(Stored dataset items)
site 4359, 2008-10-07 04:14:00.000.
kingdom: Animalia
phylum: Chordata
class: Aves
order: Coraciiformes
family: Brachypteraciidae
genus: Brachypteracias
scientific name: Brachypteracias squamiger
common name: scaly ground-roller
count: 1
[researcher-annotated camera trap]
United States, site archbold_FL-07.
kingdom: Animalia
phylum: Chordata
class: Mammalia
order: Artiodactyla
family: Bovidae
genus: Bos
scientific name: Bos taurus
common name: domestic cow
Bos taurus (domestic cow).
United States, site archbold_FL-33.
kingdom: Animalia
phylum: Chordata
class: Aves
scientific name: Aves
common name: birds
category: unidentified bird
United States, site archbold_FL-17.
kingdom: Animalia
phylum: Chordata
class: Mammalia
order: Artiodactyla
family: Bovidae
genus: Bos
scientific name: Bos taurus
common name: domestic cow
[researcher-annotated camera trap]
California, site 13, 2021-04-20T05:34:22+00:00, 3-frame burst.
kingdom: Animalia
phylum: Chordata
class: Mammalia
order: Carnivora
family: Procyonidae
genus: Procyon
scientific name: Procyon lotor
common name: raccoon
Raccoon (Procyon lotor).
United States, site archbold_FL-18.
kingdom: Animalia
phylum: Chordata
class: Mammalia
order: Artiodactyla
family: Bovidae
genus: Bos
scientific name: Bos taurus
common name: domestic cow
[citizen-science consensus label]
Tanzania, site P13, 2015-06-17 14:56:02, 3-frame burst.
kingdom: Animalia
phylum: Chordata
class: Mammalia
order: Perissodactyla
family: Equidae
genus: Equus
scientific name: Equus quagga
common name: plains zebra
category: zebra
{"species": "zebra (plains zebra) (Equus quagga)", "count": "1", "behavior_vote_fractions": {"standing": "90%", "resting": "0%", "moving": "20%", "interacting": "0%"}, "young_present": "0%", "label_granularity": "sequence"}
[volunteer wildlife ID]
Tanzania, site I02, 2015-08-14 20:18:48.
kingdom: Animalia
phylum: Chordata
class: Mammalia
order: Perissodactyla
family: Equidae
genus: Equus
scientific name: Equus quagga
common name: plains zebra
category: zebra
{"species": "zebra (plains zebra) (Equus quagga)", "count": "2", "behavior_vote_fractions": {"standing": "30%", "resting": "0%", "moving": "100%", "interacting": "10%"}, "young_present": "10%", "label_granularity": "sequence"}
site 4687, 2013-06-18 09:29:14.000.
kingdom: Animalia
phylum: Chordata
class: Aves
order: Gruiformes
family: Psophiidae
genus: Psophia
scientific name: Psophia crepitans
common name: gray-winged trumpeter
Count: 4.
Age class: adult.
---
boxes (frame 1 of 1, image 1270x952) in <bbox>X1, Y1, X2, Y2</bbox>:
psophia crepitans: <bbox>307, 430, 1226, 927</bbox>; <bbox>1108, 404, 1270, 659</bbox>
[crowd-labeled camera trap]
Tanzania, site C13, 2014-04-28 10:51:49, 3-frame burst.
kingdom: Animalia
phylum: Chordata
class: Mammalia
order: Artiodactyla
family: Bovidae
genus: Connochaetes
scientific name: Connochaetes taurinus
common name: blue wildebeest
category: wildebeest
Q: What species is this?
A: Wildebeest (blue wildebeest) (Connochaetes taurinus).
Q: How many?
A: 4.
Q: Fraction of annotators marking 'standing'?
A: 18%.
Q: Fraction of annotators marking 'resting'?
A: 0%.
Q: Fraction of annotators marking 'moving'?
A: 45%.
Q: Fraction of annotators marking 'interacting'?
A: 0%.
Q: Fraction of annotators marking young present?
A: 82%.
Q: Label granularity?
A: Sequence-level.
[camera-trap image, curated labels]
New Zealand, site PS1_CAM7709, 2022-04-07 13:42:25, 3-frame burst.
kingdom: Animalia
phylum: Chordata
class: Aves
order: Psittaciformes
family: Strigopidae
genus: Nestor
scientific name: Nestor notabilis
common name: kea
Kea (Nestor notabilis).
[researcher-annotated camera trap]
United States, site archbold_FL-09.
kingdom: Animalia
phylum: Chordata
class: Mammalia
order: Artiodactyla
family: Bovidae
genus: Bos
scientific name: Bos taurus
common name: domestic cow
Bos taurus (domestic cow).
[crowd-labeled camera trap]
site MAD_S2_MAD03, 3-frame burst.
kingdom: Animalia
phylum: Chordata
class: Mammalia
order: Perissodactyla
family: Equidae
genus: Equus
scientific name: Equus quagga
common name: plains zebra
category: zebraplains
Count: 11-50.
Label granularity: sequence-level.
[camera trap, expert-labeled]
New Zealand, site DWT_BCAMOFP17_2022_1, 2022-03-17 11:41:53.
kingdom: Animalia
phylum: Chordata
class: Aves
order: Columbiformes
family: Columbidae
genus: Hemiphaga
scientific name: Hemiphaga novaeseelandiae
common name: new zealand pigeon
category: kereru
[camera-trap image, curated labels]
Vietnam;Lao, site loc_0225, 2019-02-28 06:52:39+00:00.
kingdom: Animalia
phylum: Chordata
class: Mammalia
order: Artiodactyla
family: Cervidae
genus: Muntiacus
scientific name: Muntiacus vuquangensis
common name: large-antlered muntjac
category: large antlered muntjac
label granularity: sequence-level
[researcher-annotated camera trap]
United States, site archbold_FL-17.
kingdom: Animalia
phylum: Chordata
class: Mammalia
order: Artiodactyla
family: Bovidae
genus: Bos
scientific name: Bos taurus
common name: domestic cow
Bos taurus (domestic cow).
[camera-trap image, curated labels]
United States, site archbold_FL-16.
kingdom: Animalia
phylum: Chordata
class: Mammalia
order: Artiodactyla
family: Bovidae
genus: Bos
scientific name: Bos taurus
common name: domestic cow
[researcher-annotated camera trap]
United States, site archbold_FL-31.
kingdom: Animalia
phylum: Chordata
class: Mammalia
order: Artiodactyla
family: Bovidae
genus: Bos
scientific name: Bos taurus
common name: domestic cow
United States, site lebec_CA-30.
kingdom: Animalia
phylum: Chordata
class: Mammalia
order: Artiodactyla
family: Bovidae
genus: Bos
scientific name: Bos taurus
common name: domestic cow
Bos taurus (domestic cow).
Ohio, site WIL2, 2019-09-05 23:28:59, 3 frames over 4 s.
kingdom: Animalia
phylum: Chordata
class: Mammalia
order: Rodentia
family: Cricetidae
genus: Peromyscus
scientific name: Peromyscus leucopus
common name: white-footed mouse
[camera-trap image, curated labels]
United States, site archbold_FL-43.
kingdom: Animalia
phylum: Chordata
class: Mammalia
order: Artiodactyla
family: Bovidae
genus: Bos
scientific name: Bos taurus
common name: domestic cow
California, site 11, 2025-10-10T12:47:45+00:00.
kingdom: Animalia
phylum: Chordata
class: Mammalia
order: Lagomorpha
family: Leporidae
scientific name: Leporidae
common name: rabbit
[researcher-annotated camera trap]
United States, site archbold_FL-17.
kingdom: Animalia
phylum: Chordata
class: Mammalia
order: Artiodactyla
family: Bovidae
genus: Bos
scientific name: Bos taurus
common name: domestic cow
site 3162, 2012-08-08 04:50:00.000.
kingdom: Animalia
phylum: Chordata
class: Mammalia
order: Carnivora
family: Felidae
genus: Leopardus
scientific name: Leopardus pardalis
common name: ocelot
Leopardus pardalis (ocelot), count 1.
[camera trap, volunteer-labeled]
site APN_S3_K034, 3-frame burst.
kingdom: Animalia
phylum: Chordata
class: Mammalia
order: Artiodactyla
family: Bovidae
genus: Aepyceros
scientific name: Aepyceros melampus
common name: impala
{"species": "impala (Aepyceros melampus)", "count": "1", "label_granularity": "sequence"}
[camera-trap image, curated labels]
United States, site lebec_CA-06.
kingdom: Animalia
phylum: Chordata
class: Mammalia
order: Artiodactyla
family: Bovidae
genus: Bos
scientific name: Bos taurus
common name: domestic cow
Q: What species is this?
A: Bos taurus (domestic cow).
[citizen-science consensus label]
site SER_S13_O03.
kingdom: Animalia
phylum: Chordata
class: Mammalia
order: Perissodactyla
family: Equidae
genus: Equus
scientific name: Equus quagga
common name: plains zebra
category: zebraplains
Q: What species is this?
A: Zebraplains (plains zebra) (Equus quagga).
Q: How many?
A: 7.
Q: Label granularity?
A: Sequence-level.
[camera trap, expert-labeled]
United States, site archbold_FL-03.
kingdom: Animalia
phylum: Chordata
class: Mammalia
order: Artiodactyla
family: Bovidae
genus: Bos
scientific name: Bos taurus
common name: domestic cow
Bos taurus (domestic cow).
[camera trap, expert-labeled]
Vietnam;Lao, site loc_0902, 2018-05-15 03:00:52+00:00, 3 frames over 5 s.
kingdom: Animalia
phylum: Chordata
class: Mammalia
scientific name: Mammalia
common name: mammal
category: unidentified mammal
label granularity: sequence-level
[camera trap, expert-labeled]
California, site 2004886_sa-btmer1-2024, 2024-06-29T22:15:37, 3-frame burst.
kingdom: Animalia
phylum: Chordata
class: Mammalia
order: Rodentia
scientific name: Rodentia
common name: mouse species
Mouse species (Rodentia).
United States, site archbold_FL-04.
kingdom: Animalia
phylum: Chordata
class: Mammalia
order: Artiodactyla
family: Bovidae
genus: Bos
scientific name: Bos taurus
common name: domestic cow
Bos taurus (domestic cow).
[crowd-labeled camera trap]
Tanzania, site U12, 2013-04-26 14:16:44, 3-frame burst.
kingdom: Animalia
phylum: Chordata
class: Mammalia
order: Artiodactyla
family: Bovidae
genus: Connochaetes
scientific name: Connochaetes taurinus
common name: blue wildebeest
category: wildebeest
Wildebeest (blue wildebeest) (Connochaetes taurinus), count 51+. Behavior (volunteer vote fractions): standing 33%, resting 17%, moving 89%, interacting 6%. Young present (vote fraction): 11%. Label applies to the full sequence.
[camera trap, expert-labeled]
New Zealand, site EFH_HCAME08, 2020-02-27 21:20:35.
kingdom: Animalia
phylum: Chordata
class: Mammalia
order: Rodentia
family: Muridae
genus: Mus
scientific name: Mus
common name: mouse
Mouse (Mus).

**TASK DETAILS:**
Look for the word "California" in the data, then return every line that contains it.

**SOLUTION:**
California, site 13, 2021-04-20T05:34:22+00:00, 3-frame burst.
California, site 11, 2025-10-10T12:47:45+00:00.
California, site 2004886_sa-btmer1-2024, 2024-06-29T22:15:37, 3-frame burst.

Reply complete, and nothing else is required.